Task A
Repeat the opinion piece on the Constitution below, word for word.

Text section

══════════════════════════════

The Constitution is over rated

Every time we get into a discussion about rights, we argue over if it is allowed by the Constitution of the United States.  It has become our go to document on the rights of human beings.

But, think about these issues.  Rick Santorum thinks that we don’t have the right to privacy because the word privacy isn’t mentioned in the Constitution.  Also, don’t look to the Constitution to insure that you are innocent until proven guilty, it isn’t there.  While the Constitution outlines many ways that States can’t deny someone to vote such as by gender or race, the document doesn’t guarantee the right to vote.  As a final example, but not the end of the misconceptions, the words “separation of powers” can’t be found in the Constitution.

The Constitution may be a guide on our rights, but is not the final word.  If we were to only have those rights that are numerated in the document, we would limit ourselves.  Even if we made an attempt to list every right, it would still be an incomplete list.  Many of the people that helped write the Constitution were leery about adding the “Bill of Rights” because there were concerned that it would be seen as a complete list.  They didn’t see the document as the final say on our rights, which we retained, but limiting what the government could do.

══════════════════════════════

Given data
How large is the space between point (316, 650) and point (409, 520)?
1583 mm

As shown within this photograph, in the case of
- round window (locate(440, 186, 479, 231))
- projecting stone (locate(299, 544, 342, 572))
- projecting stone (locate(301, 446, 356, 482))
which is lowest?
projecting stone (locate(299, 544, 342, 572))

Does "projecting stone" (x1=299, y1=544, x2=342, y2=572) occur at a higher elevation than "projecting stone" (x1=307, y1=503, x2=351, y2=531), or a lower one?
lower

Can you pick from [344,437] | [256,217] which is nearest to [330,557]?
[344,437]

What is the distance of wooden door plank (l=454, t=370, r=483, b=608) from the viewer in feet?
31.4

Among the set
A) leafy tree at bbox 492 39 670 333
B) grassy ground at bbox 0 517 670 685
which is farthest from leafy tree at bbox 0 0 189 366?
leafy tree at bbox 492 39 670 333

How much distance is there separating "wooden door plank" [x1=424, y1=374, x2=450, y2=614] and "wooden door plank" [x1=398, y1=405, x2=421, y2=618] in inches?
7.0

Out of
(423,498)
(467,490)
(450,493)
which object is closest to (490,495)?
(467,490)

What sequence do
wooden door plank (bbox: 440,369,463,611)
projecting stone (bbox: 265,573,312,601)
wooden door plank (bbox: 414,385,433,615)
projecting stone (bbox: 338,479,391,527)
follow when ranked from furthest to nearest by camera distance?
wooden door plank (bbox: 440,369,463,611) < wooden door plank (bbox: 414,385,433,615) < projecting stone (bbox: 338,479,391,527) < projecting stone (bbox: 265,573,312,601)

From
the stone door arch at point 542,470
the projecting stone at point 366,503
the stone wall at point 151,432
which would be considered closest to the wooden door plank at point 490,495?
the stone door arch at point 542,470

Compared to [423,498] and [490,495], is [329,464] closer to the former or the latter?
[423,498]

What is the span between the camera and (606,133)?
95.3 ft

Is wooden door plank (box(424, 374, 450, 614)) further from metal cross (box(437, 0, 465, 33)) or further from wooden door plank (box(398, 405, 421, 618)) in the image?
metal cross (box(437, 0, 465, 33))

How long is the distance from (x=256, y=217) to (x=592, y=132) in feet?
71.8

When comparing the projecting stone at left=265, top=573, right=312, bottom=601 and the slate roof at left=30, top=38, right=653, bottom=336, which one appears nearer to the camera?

══════════════════════════════

Task B
Reproduce the lines of the listing above word for word, starting with the line that holds "a lower one?" and continuing through the end of the listing, both ends included.

Expected answer A
The Constitution is over rated

Every time we get into a discussion about rights, we argue over if it is allowed by the Constitution of the United States.  It has become our go to document on the rights of human beings.

But, think about these issues.  Rick Santorum thinks that we don’t have the right to privacy because the word privacy isn’t mentioned in the Constitution.  Also, don’t look to the Constitution to insure that you are innocent until proven guilty, it isn’t there.  While the Constitution outlines many ways that States can’t deny someone to vote such as by gender or race, the document doesn’t guarantee the right to vote.  As a final example, but not the end of the misconceptions, the words “separation of powers” can’t be found in the Constitution.

The Constitution may be a guide on our rights, but is not the final word.  If we were to only have those rights that are numerated in the document, we would limit ourselves.  Even if we made an attempt to list every right, it would still be an incomplete list.  Many of the people that helped write the Constitution were leery about adding the “Bill of Rights” because there were concerned that it would be seen as a complete list.  They didn’t see the document as the final say on our rights, which we retained, but limiting what the government could do.

Expected answer B
Does "projecting stone" (x1=299, y1=544, x2=342, y2=572) occur at a higher elevation than "projecting stone" (x1=307, y1=503, x2=351, y2=531), or a lower one?
lower

Can you pick from [344,437] | [256,217] which is nearest to [330,557]?
[344,437]

What is the distance of wooden door plank (l=454, t=370, r=483, b=608) from the viewer in feet?
31.4

Among the set
A) leafy tree at bbox 492 39 670 333
B) grassy ground at bbox 0 517 670 685
which is farthest from leafy tree at bbox 0 0 189 366?
leafy tree at bbox 492 39 670 333

How much distance is there separating "wooden door plank" [x1=424, y1=374, x2=450, y2=614] and "wooden door plank" [x1=398, y1=405, x2=421, y2=618] in inches?
7.0

Out of
(423,498)
(467,490)
(450,493)
which object is closest to (490,495)?
(467,490)

What sequence do
wooden door plank (bbox: 440,369,463,611)
projecting stone (bbox: 265,573,312,601)
wooden door plank (bbox: 414,385,433,615)
projecting stone (bbox: 338,479,391,527)
follow when ranked from furthest to nearest by camera distance?
wooden door plank (bbox: 440,369,463,611) < wooden door plank (bbox: 414,385,433,615) < projecting stone (bbox: 338,479,391,527) < projecting stone (bbox: 265,573,312,601)

From
the stone door arch at point 542,470
the projecting stone at point 366,503
the stone wall at point 151,432
which would be considered closest to the wooden door plank at point 490,495?
the stone door arch at point 542,470

Compared to [423,498] and [490,495], is [329,464] closer to the former or the latter?
[423,498]

What is the span between the camera and (606,133)?
95.3 ft

Is wooden door plank (box(424, 374, 450, 614)) further from metal cross (box(437, 0, 465, 33)) or further from wooden door plank (box(398, 405, 421, 618)) in the image?
metal cross (box(437, 0, 465, 33))

How long is the distance from (x=256, y=217) to (x=592, y=132) in feet?
71.8

When comparing the projecting stone at left=265, top=573, right=312, bottom=601 and the slate roof at left=30, top=38, right=653, bottom=336, which one appears nearer to the camera?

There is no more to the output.